Plus tard, en 1835, les historiens ont supposé que le sceptre avait été amené à Moscou par la princesse byzantine Sophie Paléologue avant son mariage avec le grand prince russe Ivan III, qui a eu lieu en 1472.
En tenant compte de la date – 1638 – et les particularités artistiques du sceptre, les experts contemporains sont plutôt d’avis que l’artefact a véritablement été confectionné au XVIIe siècle. Il aurait pu être fabriqué par des maîtres de Constantinople à l’image des reliques grecques, puis offert au tsar Alexis Ier.
Des légendes sur de nombreux artefacts sont apparues même à l’époque soviétique.
Cette cotte de mailles du XVIe siècle possède une cible en bronze avec le nom de son propriétaire – le prince Piotr Chouïski. L’on sait qu’il est mort lors de la guerre de Livonie en 1564. Son attribution n’a donc pas été le sujet de questionnements avant 1925.

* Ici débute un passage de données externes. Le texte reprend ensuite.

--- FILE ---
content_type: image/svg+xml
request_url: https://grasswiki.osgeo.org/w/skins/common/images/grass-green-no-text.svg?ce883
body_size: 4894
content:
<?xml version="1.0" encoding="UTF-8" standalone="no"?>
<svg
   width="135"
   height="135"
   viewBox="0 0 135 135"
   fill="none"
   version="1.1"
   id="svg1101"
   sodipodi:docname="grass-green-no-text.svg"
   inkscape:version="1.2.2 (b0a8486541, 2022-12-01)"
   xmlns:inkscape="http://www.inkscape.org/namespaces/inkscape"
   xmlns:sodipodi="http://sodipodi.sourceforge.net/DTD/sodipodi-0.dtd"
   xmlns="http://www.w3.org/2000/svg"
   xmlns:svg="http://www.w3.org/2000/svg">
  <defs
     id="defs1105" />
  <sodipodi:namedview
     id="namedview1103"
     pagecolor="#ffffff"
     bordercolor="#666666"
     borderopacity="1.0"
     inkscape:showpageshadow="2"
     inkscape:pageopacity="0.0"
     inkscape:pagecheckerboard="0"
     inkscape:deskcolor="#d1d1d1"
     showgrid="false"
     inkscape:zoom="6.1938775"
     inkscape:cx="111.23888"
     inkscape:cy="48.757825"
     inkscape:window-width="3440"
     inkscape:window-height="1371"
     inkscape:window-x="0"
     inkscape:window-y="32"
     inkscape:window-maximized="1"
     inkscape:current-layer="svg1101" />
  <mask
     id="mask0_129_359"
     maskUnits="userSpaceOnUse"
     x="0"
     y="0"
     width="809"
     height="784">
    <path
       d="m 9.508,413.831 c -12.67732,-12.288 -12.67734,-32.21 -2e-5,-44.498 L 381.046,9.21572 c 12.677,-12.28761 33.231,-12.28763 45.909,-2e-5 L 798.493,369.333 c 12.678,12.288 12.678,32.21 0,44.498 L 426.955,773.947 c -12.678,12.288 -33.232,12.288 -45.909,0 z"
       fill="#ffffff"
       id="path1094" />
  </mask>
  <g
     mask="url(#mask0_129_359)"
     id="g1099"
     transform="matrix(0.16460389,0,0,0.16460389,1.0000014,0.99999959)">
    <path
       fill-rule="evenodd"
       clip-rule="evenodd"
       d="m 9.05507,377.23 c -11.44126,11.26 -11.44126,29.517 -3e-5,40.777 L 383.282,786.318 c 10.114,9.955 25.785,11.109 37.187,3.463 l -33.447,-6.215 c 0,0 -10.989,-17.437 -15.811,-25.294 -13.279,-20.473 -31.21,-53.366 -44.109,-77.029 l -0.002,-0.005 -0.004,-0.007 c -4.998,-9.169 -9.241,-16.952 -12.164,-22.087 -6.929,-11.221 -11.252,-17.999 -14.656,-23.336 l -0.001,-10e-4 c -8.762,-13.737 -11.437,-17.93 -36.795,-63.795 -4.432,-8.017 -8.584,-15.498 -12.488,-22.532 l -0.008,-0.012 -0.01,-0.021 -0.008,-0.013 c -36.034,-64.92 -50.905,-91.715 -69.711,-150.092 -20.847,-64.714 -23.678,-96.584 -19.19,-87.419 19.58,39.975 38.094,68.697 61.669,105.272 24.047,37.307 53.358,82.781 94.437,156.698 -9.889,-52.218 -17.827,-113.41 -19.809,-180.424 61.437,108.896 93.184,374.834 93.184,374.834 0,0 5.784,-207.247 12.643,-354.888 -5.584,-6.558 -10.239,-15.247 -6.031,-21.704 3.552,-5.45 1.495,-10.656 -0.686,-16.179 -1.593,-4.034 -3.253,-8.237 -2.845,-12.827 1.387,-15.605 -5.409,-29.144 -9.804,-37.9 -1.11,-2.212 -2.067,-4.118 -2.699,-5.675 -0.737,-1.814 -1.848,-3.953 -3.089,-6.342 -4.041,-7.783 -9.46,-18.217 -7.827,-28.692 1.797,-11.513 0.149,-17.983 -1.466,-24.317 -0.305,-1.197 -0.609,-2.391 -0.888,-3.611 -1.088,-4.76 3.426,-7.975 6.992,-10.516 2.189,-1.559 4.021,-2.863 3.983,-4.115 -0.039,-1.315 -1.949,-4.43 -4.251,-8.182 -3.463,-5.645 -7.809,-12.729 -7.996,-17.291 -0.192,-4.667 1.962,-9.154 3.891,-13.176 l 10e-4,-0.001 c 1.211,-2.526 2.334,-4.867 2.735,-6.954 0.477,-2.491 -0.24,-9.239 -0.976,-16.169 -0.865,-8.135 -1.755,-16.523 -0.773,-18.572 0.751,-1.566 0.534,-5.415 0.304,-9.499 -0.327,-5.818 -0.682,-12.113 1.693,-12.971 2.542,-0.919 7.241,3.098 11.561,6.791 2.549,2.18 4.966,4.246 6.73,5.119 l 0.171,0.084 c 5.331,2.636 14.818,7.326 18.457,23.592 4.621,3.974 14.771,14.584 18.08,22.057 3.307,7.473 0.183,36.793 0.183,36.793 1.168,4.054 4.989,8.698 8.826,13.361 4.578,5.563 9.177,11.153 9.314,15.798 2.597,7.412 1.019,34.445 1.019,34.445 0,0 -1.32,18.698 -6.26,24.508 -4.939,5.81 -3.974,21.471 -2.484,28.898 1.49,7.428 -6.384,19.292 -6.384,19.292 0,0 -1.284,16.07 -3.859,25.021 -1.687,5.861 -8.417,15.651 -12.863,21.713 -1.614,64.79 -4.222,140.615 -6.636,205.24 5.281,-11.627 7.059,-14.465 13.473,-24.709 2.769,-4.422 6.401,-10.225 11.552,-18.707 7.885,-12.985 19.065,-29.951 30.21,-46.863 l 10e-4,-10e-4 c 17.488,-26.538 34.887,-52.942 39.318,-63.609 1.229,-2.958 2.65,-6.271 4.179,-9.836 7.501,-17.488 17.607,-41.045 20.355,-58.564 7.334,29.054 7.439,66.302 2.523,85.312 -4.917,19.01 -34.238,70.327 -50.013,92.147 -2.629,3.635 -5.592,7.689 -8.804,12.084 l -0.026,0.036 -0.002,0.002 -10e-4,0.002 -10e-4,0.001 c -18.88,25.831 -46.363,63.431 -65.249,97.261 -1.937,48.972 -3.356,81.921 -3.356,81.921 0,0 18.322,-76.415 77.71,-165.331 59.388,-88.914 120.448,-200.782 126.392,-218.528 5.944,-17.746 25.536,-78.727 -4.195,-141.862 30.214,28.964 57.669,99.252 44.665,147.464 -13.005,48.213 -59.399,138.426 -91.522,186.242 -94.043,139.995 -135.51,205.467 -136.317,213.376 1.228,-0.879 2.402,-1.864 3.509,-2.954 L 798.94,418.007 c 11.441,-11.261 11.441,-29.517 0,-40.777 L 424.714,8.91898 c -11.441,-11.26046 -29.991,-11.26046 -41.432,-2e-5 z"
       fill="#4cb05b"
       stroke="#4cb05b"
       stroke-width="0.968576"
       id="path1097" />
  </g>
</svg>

À l’époque, l’historien Sergueï Bakhrouchine a cependant cru que c’est cette même cotte de mailles qui était arrivée au palais des Armures depuis Tobolsk, en Sibérie. Elle aurait été trouvée lors de fouilles à l’emplacement de l’ancienne capitale du khanat de Sibérie.
Bakhrouchine a supposé qu’après la mort de Chouïski, sa cotte de mailles avait été donnée à la trésorerie du tsar, puis qu’Ivan le Terrible l’aurait donné au conquérant de la Sibérie Ermak. Et que c’est soi-disant sous son poids, selon la légende, qu’Ermak se serait noyé lors de sa fuite, et que le khan de la Sibérie l’aurait ensuite récupérée en trophée.
Plus tard, les historiens démentiront cette belle légende – aucune source ne prouve qu’Ivan le Terrible a offert cette objet à Ermak. De plus, Piotr Chouïski était militaire à Kazan et il a donc pu se rendre en Sibérie pour les affaires en la portant.
Jusqu’au 14 janvier 2024, au Musée du Kremlin de Moscou se tient l’exposition Légendes du Kremlin : le romantisme russe et le palais des Armures.